Web page : http://letarot.it/page.aspx?id=23&lng=eng

Re: Le Tarot cultural association News 2017

#42
Please note that these essays are as yet in Italian only, with no immediate plans for translation. Also, regarding
On the education of a Prince son
The three games to teach young dolphins: chess, sbaraglino and tarot
while Italian literature is imaginative, the work quoted here does not imagine teaching chess, etc., to dolphins (although why not?). In Italian "delfino" means both "dolphin" and "heir apparent", borrowing, I think, from the French "dauphin".

Re: Le Tarot cultural association News 2017

#43
mikeh wrote:
05 Jan 2018, 14:14
Please note that these essays are as yet in Italian only, with no immediate plans for translation. Also, regarding
On the education of a Prince son
The three games to teach young dolphins: chess, sbaraglino and tarot
while Italian literature is imaginative, the work quoted here does not imagine teaching chess, etc., to dolphins (although why not?). In Italian "delfino" means both "dolphin" and "heir apparent", borrowing, I think, from the French "dauphin".
In French indeed dauphin as it is written or pronounciated has these two significations :
- dauphin = dolphin
- dauphin = "royal" heir

Btw, this 'bivalence" was one of the interrogations about the Dolphin = Dauphin? of the Goldschmidt luxury hand painted remaining cards
Image
Web page : http://letarot.it/page.aspx?id=23&lng=eng

Re: Le Tarot cultural association News 2017

#44
During his Christmas break from teaching, Andrea had time to work with me on improving the translation of his old iconological essays, as well as updating them in line with information that has come to light since and removing material that while interesting was not currently verifiable, at least by us. These essays were originally written some time ago.

We managed to get through eight of them, all of Popess through Hermit (although there are some slight revisions yet to be inserted into Justice). When Andrea has more time we will continue.

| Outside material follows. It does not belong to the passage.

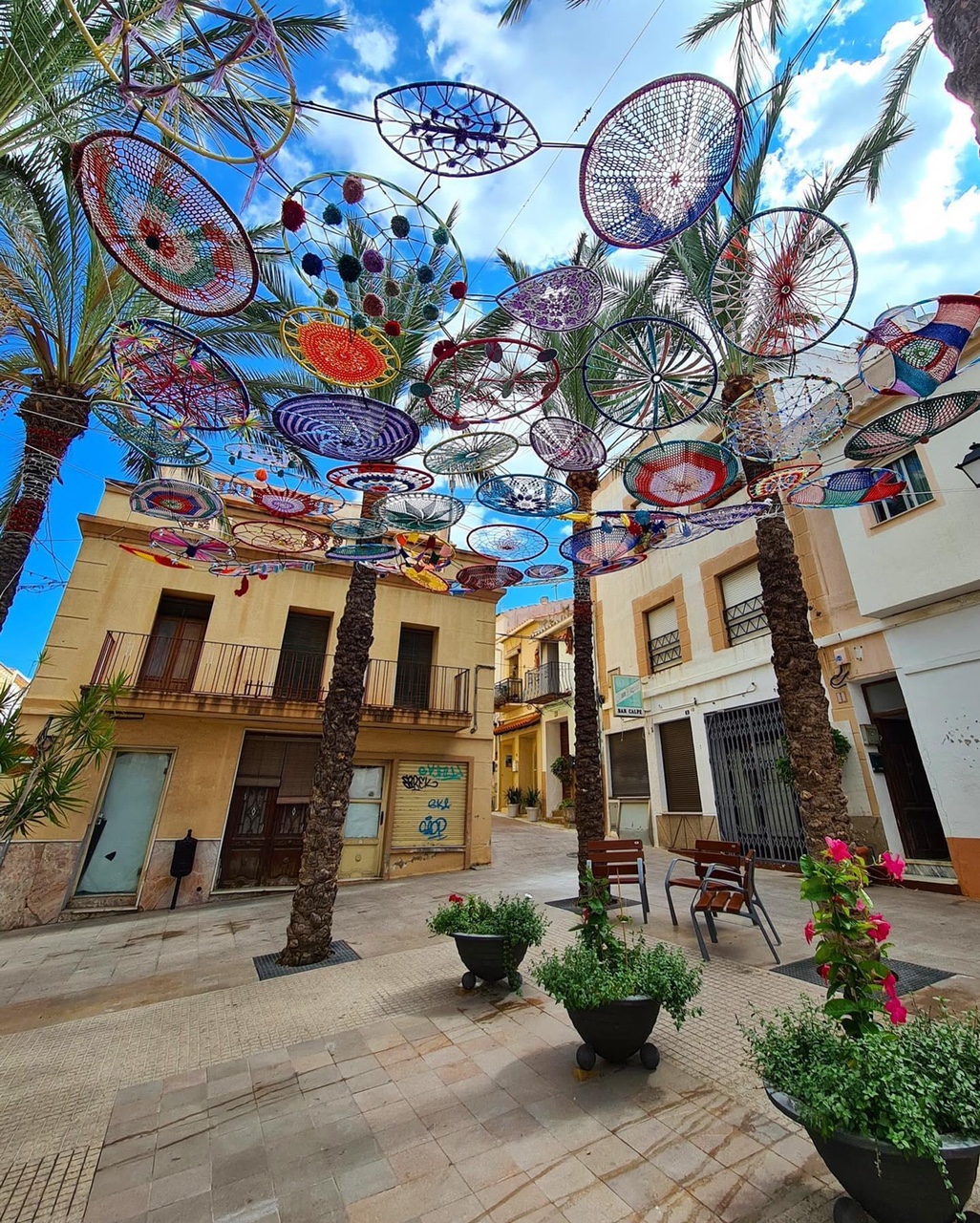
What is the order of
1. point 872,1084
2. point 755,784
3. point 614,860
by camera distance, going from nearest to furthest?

I personally hope that the old versions will continue to be available on trionfi.com, as we might have removed material that is still of value. They just occasionally have what seems to be outdated information, or arguments that could be stated or organized more effectively. And their English versions are rather awkward and sometimes unreliable. For quotes from common Christian sources, for example, I have inserted standard English translations from the Latin instead of trying to translate Andrea's Italian translations from the same source. In general they are better than anything I could hope to come up with. In other cases there are the usual interchanges between us until we get something that seems right to both of us.

April 2018 additions to "The Prince"

#46
Andrea has made some important additions to his essay "The Prince", which of course is about the origination of the tarot in Bologna by Prince Fibbia, now translated at http://www.letarot.it/page.aspx?id=107&lng=ENG.

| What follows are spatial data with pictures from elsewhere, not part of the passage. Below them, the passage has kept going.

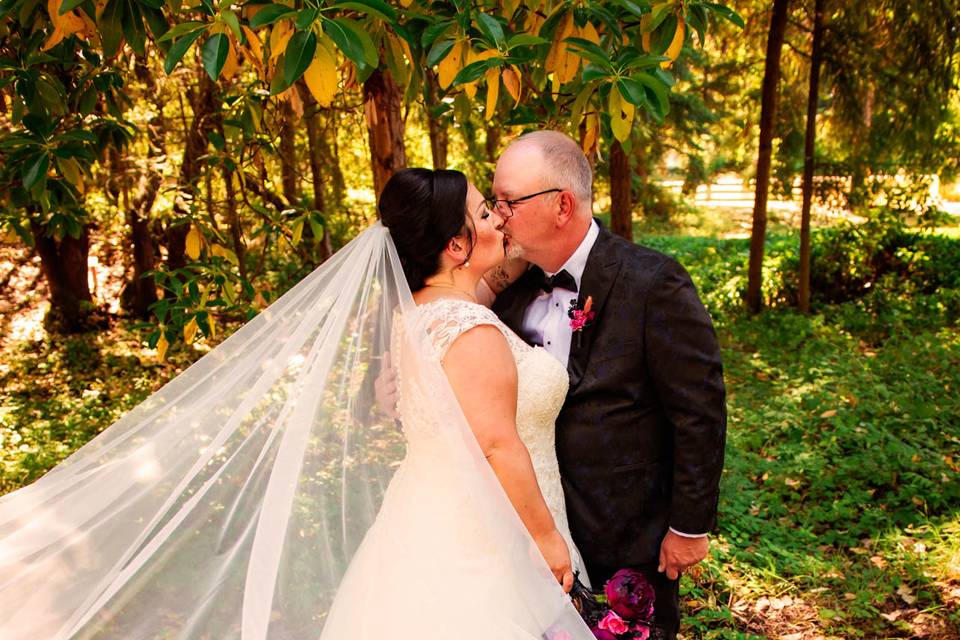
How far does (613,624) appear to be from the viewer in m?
2.13

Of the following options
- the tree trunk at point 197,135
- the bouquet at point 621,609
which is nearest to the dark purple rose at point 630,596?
the bouquet at point 621,609

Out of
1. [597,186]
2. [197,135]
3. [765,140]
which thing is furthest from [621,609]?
[597,186]

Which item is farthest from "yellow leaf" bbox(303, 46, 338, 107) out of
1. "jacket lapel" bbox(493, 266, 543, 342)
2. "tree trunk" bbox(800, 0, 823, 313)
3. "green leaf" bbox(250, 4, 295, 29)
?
"tree trunk" bbox(800, 0, 823, 313)

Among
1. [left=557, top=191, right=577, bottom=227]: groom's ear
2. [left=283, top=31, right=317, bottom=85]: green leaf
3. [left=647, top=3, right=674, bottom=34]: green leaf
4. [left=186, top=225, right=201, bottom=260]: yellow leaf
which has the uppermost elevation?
[left=647, top=3, right=674, bottom=34]: green leaf

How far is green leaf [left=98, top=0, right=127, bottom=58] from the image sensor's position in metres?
2.02

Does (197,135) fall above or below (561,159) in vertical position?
above

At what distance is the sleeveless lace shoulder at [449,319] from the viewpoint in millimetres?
2035

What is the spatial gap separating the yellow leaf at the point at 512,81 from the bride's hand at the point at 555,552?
122cm

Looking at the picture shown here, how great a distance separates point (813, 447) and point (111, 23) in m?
5.20

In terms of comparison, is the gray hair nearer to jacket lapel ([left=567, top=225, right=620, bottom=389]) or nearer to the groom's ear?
the groom's ear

One is a quote from Dummett's Il Mondo e l'Angelo to the effect that even though the wording on the painting says "tarocchino", a late shortened deck of tarocchi (removing some number cards), the writer of the statement on the painting might not have known that, and called it "tarocchino" because he did not realize there was a distinction between the two. It is the quote in the text referenced by footnote 21. You can see the quote in context, both English and Italian, at viewtopic.php?f=11&t=1019&p=15162. (To get to the Italian quote quickly in that long post of mine, find "avuto qualcosa"; for the English, "had something".)

The other addition is in footnote 27, where he cites a 1754 book quoting from a 1677 book attesting that the game of tarocchi (not tarocchini) was invented in Bologna. Also, what he has in mind is clearly not the version with four "papi" because he refers to the Pope card, singular as an improper subject in the deck. He dates the "invention" in Bologna to "the time when the Bentivoglio exercised princely power". If taken literally, that would be no earlier than 1442, the first year the Bentivoglio exercised more than brief supremacy in the city. We know that a game called "trionfi" existed elsewhere before 1442. But perhaps he is thinking of even occasional rule. Be sure to read what this source has to say.

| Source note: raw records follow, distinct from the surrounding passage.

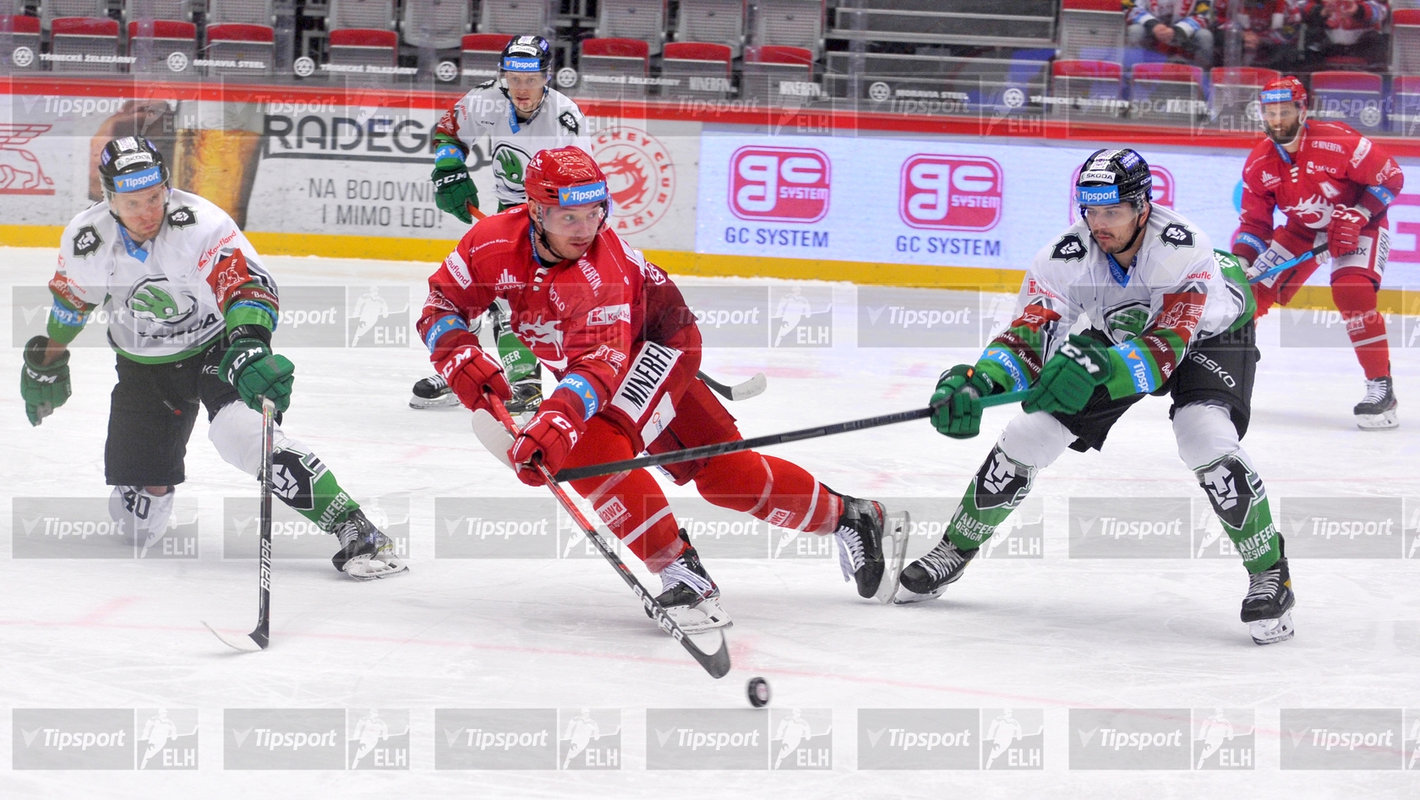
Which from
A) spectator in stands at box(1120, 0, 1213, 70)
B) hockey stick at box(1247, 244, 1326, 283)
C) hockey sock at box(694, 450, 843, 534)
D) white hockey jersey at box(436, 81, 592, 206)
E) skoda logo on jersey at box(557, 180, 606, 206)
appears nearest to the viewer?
skoda logo on jersey at box(557, 180, 606, 206)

Re: Le Tarot cultural association News 2017

#47
We discussed the same text here in 2013, the "Museo Cospiano" thread -
viewtopic.php?t=958
Marco translates the passage in question.

The author, Legati, cites a 1613 text by Bonifacio Vannozzi, which I quote in the thread (post 7).

I do not take Legati or Vannozzi as positive evidence that there was only one Pope in the Bolognese cards they saw. I take it that they saw the cards, saw a Pope among them, and were scandalized. The issue for them is not the number of Popes, but that there is any Pope at all. We know from Mitelli's rendition of the pack that there were two Popes and two Emperors, although for some reason Legati is not offended by their presence in Mitelli's version.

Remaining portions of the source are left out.